*Ketentuan Tugas:* Salin tanpa perubahan sebagian teks tentang anak muda Jepang di bawah: mulailah pada kata-kata yang memuat "Sering kita lihat", lalu berhentilah setelah "perlu disebut lagi.".

*Teks Pilihan:*
##############################

Sering kita lihat lewat berbagai media massa soal kemajuan anak muda Jepang. Dalam musik, kita bisa dengar musik hip-hop Jepang alias “J-pop”. Dalam fashion, kita lihat model gaya pakaian Jepang yang terlihat “canggih” dan “keren”, juga mengenai rambut yang dicat warna-warni, yang kerap dikenal sebagai “model Harajuku”. Dalam bidang teknologi, tak perlu disebut lagi.
Semua gambaran yang kita terima soal anak muda Jepang itu, memberi kesan seakan dunia mereka tidak ada masalah. Mereka hidup tenang dan nyaman. Namun kenyataannya, benarkah demikian?
Kondisi Pasar Kerja
Masa-masa kejayaan ekonomi Jepang pasca Perang Dunia II yang dimulai sejak tahun 1960-an memang membawa banyak berkah dan perubahan gaya hidup bagi masyarakat awam. Kemajuan ekonomi yang dinikmati Jepang sampai tahun 1980-an ini membuka banyak lowongan pekerjaan. Ini kemudian ditandai dengan meluasnya sistem kerja permanen seumur hidup. Sistem kerja permanen ini menjadi model kerja Jepang. Sehingga generasi baby-boomers menikmati kondisi kerja yang tetap sampai menjelang pensiun di usia 65 tahun.

##############################

Entri data hasil ekstraksi
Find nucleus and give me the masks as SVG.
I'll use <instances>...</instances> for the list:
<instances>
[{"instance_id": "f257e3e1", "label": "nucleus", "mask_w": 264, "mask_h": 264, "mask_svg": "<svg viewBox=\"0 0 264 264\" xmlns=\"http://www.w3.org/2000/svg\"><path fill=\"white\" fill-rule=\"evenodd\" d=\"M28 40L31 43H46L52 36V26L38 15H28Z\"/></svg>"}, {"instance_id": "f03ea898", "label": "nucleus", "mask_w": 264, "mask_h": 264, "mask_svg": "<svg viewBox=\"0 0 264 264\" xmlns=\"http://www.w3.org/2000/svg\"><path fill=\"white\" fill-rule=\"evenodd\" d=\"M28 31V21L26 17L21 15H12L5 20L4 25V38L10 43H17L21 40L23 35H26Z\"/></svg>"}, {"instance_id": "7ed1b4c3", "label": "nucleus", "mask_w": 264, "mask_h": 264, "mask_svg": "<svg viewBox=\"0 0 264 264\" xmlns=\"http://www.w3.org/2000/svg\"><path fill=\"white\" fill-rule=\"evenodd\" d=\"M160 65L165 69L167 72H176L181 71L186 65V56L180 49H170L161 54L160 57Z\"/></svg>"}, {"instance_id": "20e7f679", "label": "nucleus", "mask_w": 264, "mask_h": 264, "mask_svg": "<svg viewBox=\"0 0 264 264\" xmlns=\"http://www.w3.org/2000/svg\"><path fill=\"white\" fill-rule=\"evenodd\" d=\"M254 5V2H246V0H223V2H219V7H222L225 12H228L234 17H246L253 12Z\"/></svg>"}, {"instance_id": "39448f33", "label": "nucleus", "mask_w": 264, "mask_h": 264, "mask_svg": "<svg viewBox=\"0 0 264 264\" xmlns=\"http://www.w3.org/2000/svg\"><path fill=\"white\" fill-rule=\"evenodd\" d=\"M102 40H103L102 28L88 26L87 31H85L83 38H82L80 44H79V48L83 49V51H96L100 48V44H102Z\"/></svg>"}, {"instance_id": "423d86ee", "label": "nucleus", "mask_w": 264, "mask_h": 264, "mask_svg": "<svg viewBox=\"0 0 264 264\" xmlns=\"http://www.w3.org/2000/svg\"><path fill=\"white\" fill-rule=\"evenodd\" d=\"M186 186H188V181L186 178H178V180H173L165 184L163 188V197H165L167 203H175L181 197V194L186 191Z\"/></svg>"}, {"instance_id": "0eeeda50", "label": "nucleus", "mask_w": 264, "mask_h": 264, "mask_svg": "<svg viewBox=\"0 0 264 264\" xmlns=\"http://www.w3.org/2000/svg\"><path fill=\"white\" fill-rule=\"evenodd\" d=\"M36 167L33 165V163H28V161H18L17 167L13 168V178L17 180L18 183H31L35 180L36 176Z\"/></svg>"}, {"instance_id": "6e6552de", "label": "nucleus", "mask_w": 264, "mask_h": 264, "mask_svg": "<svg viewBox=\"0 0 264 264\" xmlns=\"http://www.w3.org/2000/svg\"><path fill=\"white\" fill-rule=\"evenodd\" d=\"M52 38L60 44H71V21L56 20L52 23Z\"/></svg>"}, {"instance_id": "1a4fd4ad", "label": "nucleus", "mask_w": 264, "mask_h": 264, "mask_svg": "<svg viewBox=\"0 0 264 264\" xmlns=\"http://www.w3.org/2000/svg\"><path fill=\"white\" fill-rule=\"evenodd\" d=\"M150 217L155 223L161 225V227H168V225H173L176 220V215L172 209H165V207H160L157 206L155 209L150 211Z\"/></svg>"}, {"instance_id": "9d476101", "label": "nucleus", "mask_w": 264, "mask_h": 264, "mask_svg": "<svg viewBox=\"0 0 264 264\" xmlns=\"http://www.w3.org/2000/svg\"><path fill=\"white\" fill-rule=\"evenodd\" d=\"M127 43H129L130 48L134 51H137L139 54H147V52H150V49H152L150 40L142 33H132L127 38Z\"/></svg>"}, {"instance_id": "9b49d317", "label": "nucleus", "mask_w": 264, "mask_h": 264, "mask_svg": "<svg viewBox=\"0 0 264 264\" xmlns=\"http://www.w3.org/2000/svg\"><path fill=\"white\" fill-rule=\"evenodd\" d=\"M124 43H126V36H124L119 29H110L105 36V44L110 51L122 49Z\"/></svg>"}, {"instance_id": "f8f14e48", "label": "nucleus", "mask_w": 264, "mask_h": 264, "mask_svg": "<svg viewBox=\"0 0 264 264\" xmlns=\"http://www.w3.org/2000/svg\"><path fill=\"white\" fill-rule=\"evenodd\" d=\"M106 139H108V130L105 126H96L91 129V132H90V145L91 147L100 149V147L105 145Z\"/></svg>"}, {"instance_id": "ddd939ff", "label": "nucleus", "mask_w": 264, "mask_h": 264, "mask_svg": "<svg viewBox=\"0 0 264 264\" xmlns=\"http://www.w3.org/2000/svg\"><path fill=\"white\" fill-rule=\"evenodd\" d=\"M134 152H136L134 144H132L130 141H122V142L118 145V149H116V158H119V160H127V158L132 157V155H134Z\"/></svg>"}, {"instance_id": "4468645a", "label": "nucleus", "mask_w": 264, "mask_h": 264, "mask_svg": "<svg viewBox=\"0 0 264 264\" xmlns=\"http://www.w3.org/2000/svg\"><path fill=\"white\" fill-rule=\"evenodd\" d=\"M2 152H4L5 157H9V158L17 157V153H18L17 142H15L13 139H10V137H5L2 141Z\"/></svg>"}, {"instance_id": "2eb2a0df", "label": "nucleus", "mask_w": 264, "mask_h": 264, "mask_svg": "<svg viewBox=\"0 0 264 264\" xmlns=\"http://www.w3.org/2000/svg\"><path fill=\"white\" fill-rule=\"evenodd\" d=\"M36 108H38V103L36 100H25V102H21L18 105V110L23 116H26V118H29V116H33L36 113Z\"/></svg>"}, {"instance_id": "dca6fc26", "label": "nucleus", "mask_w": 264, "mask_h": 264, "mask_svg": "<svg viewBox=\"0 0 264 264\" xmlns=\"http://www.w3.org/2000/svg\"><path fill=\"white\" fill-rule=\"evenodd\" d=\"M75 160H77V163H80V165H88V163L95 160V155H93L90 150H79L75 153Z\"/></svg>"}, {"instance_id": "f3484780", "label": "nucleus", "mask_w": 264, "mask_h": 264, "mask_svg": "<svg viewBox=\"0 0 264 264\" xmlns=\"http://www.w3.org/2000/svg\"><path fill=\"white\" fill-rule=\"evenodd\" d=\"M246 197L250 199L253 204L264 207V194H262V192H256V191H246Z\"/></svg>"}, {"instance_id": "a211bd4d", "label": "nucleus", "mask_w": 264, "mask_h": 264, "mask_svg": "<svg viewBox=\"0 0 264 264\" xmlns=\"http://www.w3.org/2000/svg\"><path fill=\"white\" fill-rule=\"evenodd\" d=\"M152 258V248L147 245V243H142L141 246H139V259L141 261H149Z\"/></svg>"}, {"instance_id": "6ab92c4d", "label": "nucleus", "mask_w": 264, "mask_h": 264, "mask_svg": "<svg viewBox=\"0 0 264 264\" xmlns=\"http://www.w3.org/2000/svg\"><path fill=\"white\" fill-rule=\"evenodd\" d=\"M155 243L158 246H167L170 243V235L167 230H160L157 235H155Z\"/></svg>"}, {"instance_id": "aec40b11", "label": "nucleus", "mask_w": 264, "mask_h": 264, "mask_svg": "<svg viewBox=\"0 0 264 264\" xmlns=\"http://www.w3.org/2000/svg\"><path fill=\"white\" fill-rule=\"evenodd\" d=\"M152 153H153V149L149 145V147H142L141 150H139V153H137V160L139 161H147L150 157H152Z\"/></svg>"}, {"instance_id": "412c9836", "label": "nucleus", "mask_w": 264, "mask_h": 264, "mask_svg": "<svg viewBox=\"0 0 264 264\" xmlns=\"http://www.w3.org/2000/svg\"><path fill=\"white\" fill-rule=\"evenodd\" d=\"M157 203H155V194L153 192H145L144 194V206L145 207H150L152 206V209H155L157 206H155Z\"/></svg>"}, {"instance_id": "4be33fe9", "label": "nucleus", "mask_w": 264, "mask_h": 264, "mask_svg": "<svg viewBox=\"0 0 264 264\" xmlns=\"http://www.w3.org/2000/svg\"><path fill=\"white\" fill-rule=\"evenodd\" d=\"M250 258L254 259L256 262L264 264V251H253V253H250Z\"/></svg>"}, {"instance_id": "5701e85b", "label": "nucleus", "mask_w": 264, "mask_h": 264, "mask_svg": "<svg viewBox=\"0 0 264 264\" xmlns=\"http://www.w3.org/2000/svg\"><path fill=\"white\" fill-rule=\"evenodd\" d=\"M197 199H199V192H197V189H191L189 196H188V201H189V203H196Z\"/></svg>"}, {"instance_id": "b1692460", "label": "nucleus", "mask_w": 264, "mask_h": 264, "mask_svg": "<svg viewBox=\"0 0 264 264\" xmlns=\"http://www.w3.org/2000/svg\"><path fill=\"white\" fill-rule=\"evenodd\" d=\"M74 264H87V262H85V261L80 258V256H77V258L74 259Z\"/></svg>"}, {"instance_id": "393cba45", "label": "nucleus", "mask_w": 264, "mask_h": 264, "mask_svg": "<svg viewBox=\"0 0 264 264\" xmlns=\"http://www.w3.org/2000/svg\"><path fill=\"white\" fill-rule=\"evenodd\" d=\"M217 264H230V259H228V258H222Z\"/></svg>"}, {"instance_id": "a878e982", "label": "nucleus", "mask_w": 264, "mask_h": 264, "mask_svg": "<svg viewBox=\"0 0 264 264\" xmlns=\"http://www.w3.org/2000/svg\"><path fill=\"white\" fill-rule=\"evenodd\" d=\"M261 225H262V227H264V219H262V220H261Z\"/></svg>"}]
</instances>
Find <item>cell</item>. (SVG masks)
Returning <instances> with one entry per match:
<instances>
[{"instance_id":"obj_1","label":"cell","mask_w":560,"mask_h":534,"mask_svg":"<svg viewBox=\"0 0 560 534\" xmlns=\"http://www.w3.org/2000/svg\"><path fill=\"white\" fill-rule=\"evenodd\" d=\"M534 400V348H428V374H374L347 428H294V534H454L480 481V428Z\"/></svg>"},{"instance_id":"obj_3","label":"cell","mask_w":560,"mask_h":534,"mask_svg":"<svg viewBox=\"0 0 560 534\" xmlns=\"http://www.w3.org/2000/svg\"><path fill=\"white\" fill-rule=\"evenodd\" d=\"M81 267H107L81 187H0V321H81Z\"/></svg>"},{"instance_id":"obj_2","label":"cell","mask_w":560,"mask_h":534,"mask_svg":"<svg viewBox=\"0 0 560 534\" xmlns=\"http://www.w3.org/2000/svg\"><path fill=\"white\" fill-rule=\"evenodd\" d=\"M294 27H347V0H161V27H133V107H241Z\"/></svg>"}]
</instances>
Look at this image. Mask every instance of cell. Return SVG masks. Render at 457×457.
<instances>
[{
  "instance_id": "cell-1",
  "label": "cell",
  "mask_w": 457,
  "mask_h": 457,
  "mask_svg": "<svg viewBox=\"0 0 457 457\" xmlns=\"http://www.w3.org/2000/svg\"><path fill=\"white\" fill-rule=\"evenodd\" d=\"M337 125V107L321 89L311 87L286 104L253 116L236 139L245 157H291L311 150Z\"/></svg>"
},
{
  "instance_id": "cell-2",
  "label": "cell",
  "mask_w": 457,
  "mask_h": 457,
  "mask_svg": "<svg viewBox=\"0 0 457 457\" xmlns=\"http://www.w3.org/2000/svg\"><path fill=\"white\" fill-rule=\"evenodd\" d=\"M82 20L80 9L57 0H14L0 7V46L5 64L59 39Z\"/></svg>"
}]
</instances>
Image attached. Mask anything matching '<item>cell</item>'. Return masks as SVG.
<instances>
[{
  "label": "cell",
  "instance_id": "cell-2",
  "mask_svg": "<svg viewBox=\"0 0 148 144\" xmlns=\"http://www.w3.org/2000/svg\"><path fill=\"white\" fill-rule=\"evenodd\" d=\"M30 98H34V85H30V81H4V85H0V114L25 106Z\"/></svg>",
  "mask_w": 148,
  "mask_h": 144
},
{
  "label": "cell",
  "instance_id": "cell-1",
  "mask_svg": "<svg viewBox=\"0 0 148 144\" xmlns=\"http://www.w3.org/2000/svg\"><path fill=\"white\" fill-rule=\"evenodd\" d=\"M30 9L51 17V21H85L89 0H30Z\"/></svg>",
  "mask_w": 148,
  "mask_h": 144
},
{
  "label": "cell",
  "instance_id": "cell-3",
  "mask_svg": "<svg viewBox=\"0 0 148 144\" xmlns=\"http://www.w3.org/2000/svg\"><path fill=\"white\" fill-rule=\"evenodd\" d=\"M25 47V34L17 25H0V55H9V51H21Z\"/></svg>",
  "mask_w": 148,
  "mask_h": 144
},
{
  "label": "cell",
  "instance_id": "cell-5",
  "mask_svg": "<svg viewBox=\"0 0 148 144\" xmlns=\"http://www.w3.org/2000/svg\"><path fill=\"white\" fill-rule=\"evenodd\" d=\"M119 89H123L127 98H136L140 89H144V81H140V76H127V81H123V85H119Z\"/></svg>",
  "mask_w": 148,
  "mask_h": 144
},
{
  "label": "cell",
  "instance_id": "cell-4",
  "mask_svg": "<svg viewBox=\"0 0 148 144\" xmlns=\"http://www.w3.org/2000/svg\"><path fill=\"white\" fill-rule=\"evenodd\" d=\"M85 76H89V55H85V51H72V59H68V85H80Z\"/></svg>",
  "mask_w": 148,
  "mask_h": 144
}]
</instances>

##############################

*Jawaban di Bawah:*
Sering kita lihat lewat berbagai media massa soal kemajuan anak muda Jepang. Dalam musik, kita bisa dengar musik hip-hop Jepang alias “J-pop”. Dalam fashion, kita lihat model gaya pakaian Jepang yang terlihat “canggih” dan “keren”, juga mengenai rambut yang dicat warna-warni, yang kerap dikenal sebagai “model Harajuku”. Dalam bidang teknologi, tak perlu disebut lagi.